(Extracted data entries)
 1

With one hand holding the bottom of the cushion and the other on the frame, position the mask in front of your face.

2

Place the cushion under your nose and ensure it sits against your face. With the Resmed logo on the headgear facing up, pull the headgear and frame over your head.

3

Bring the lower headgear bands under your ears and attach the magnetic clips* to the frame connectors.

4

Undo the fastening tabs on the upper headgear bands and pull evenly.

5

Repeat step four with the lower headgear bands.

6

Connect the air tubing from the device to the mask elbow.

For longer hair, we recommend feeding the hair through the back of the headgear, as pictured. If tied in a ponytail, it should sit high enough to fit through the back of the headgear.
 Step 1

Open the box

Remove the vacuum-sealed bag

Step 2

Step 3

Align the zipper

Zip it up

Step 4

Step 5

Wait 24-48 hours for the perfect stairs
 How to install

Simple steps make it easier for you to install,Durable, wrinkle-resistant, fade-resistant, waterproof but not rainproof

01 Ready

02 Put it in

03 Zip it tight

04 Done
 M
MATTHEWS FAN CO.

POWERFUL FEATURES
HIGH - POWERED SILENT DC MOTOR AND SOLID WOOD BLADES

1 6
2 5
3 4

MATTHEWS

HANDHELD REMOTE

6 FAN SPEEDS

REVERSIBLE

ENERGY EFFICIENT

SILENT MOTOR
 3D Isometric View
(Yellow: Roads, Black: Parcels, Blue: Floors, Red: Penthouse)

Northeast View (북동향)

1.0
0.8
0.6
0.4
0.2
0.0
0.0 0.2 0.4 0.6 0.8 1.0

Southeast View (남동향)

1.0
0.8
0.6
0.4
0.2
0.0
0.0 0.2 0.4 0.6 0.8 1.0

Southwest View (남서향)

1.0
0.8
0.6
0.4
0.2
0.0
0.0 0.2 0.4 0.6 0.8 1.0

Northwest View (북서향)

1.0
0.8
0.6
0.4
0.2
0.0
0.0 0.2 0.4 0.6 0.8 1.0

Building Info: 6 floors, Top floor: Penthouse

▸ **THE TASK**: Search the entries for the string "bands". Copy every line that has it.

▸ **REPLY TO THE TASK**:
Bring the lower headgear bands under your ears and attach the magnetic clips* to the frame connectors.
Undo the fastening tabs on the upper headgear bands and pull evenly.
Repeat step four with the lower headgear bands.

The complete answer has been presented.